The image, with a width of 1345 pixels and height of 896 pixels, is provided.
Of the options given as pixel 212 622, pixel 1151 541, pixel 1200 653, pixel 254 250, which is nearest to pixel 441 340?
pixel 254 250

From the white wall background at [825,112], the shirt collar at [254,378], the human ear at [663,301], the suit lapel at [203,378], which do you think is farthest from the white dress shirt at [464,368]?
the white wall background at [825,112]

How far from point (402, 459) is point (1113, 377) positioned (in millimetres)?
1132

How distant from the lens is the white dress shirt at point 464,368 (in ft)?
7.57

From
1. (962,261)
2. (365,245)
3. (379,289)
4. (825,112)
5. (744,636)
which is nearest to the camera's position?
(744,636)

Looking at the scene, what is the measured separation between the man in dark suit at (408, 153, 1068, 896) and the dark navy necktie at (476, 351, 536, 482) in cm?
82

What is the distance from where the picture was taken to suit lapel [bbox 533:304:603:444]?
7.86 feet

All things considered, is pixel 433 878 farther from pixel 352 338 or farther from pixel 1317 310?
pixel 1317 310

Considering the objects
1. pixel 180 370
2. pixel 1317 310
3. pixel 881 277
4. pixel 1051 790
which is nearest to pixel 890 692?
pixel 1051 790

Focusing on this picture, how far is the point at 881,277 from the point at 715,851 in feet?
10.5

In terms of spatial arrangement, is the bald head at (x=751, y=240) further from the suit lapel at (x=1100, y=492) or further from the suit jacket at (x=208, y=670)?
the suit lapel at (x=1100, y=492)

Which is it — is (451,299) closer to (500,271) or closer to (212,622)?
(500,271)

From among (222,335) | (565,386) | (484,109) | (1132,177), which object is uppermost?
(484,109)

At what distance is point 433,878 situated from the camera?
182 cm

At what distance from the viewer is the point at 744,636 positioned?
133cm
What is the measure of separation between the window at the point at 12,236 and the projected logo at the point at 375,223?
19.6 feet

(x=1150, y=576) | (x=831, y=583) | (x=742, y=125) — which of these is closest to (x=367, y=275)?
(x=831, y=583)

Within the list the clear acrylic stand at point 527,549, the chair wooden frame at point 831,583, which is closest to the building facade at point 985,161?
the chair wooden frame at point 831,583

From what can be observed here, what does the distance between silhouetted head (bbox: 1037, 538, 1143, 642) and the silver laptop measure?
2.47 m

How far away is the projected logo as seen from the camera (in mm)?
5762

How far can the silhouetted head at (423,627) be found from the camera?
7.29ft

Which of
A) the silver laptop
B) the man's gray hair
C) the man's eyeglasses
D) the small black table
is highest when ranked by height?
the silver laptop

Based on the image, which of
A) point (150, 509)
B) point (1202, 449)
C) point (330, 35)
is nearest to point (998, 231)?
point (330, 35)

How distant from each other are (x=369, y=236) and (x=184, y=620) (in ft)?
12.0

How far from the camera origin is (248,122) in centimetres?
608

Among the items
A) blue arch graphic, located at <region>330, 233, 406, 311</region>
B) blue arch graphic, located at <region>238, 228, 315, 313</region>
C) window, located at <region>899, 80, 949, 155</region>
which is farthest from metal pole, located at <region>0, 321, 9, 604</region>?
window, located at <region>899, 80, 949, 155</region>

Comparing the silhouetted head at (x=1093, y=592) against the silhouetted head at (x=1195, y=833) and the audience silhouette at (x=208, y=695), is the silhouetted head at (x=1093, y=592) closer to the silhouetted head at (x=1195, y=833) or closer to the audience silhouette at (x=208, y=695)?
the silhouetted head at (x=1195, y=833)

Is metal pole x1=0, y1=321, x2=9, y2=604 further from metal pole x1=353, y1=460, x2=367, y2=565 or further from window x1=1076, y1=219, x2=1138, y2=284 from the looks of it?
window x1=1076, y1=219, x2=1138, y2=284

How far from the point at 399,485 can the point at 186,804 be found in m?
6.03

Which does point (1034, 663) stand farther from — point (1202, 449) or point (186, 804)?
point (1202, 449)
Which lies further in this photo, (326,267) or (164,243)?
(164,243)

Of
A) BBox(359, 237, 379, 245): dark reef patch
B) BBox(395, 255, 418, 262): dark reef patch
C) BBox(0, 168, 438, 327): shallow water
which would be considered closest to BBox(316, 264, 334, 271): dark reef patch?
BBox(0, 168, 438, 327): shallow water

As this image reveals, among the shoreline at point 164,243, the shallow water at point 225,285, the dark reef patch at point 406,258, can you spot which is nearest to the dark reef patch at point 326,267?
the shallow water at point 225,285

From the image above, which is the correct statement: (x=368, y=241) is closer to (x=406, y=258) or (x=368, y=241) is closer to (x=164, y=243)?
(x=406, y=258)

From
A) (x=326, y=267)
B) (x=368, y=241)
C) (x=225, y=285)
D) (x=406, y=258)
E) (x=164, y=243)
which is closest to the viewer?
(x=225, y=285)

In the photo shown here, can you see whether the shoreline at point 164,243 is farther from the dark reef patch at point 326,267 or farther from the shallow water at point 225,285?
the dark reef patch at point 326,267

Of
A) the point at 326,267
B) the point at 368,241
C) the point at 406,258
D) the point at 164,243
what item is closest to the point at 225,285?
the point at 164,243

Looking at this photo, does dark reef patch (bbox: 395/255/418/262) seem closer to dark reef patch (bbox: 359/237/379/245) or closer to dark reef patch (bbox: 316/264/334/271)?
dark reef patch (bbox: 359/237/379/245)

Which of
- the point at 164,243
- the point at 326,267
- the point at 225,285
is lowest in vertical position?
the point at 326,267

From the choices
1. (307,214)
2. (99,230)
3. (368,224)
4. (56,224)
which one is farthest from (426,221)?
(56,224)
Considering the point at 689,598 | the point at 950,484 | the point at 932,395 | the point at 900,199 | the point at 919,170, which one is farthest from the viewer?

....................

Print exactly the lines from the one with "Looking at this" through the end of the data, inclusive.

Looking at this photo, does dark reef patch (bbox: 395/255/418/262) seem closer to dark reef patch (bbox: 359/237/379/245) or closer to dark reef patch (bbox: 316/264/334/271)?
dark reef patch (bbox: 359/237/379/245)

Which of
- the point at 164,243
- the point at 326,267
- the point at 225,285
is lowest in vertical position?
the point at 326,267

From the choices
1. (307,214)
2. (99,230)
3. (368,224)
4. (56,224)
which one is farthest from (426,221)?
(56,224)
Considering the point at 689,598 | the point at 950,484 | the point at 932,395 | the point at 900,199 | the point at 919,170, which one is farthest from the viewer?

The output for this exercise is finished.